Sri Lanka to slash military by a third to cut costs | Military News

The bankrupt country says it will reduce the number of military personnel to 135,000 by next year and to 100,000 by 2030 as it grapples with an economic crisis.
Sri Lanka will drastically downsize its military, the Defense Ministry has announced, as the country struggles to cut costs in the face of its worst economic crisis in decades.
The bankrupt country will cut the number of military personnel by a third to 135,000 by next year and 100,000 by 2030, the country’s defense minister said on Friday as the government works to repair its finances.
“Military spending is essentially spending by the state, which indirectly stimulates and paves the way for economic growth while ensuring national and human security,” Premitha Bandara Thennakoon said in a statement.
The goal of the move is to create a “technically and tactically sound and well-balanced” defense force by 2030, Thennakoon said.
The island nation of 22 million people is suffering from food and fuel shortages and spiraling inflation. The government cut spending after the country fell into a deep economic crisis last year when its foreign exchange reserves were depleted.
President Ranil Wickremesinghe has raised taxes and imposed harsh spending cuts to soften approval of an expected International Monetary Fund bailout after a government debt default.
The size of Sri Lanka’s armed forces peaked between 2017 and 2019 at 317,000 personnel, according to World Bank data.
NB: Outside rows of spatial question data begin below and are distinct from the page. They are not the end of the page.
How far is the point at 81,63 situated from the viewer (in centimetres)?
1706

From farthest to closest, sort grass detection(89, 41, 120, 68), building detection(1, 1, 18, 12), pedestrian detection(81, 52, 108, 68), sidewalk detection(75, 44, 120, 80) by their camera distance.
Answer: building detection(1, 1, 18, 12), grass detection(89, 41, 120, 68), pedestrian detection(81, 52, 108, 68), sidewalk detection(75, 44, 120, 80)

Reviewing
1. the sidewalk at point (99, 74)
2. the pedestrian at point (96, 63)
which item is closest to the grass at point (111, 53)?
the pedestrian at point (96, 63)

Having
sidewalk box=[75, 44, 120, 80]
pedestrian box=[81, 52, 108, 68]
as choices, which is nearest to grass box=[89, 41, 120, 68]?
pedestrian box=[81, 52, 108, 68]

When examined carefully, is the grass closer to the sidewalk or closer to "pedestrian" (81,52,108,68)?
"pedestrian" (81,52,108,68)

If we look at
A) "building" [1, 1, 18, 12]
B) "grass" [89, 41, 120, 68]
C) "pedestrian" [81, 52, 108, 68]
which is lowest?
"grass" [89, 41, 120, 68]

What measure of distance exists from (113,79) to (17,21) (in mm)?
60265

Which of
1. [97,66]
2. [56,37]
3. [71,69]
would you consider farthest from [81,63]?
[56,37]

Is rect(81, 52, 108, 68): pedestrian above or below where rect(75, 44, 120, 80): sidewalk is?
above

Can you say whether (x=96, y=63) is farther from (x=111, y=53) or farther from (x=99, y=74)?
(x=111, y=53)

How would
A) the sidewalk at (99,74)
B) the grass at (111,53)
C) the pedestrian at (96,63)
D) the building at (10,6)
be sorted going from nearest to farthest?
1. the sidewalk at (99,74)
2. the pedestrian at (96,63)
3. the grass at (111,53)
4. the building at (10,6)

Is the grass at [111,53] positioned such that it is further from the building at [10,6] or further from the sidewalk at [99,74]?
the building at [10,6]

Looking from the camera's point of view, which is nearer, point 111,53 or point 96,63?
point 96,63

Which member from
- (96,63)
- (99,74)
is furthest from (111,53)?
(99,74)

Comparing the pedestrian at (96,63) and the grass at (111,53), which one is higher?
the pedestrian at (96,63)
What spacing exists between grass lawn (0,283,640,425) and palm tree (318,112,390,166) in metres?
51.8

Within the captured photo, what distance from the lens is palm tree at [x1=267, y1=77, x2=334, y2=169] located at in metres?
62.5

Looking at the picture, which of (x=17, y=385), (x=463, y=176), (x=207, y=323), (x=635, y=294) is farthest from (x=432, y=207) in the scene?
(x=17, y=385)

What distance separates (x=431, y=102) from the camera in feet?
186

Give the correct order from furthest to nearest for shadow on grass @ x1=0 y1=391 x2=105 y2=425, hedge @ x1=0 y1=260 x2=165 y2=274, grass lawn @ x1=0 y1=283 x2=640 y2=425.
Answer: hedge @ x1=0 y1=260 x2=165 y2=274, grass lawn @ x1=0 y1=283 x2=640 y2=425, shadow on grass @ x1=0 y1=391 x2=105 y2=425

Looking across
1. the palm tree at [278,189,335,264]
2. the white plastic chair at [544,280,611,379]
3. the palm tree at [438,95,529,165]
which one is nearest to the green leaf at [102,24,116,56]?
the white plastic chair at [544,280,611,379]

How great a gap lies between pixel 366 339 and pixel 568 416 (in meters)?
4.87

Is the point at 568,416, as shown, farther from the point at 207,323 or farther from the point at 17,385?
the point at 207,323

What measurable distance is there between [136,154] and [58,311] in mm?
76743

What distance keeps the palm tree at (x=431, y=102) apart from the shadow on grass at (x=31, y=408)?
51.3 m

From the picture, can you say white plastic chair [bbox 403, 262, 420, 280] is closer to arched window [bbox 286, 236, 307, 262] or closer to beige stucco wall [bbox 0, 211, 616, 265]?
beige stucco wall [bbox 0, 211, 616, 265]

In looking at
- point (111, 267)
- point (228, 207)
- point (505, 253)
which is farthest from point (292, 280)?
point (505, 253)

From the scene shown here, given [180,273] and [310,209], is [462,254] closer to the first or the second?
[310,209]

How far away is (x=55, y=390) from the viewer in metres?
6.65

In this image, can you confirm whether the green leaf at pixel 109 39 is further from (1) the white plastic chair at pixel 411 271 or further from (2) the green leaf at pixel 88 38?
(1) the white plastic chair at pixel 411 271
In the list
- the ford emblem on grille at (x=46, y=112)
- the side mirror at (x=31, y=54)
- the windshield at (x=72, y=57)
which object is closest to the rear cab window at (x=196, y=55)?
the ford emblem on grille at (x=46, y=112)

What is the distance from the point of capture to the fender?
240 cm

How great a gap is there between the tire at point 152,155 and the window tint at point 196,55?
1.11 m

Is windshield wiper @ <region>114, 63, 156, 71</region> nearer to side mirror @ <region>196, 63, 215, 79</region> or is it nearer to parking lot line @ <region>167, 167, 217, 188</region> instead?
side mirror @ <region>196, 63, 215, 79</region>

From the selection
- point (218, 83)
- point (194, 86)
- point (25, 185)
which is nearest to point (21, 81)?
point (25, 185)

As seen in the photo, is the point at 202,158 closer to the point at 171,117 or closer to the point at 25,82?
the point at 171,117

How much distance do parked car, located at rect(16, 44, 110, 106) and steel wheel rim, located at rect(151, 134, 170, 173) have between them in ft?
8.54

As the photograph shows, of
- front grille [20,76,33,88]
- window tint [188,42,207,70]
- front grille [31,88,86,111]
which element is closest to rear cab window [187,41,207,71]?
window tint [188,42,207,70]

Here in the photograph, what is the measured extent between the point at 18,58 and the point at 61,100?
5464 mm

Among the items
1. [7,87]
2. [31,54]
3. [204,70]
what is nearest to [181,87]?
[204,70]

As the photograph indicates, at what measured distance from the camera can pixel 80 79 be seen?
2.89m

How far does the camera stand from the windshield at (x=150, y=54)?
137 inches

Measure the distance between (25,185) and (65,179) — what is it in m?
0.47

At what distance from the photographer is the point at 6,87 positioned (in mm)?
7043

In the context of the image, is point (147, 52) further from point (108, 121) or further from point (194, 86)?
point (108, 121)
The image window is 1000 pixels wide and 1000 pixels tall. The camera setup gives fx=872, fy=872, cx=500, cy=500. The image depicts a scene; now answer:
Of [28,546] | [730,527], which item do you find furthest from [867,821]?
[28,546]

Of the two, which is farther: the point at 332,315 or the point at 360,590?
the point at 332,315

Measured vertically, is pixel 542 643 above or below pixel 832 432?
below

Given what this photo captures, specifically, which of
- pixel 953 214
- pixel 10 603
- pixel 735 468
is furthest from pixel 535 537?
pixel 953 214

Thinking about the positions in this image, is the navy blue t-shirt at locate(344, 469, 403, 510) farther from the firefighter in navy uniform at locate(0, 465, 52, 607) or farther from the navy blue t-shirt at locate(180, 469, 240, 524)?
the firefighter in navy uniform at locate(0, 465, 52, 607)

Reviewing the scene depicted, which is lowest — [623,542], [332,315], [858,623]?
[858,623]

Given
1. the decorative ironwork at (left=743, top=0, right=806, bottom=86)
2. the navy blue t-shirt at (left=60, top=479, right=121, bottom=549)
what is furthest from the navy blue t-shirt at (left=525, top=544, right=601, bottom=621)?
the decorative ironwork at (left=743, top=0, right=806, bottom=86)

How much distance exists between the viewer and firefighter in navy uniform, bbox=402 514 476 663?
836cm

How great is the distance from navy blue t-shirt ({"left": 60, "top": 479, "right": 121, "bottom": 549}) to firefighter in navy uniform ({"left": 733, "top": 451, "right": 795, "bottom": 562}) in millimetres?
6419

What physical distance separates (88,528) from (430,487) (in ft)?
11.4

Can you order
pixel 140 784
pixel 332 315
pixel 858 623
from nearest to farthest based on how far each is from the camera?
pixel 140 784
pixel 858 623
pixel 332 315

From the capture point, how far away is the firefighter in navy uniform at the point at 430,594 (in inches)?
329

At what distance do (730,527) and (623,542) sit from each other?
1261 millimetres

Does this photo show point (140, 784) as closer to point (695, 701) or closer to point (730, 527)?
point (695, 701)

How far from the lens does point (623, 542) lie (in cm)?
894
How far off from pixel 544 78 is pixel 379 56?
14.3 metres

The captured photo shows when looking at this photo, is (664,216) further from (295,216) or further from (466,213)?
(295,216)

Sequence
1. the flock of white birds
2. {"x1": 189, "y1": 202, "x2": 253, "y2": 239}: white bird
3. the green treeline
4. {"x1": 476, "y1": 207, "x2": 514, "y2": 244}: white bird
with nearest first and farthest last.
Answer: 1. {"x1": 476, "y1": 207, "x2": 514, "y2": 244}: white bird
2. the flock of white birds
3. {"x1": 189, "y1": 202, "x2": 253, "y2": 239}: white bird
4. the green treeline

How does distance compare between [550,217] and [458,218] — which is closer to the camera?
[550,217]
That was more than a decade after the end of the country’s civil war, a 25-year conflict with the separatist Tamil Tiger movement, which ended in 2009.
The defense sector’s share of Sri Lanka’s total spending peaked in 2021 at 2.3 percent of gross domestic product, but fell to 2 percent last year, according to Colombo-based think tank Verite Research.
Defense accounted for nearly 10 percent of public spending last year, and according to analysts, pay for security force personnel accounts for half of the government’s wage bill.
Sri Lanka warned this week that it barely had enough revenue to pay public workers and pensions.
The economy shrank by about 8.7 percent last year as the public endured long power outages, long lines for gas, empty supermarket shelves and runaway inflation.
The crisis came to a head in July when protesters angered by the crisis stormed the official residence of then-president Gotabaya Rajapaksa, who briefly fled the country and tendered his resignation from abroad.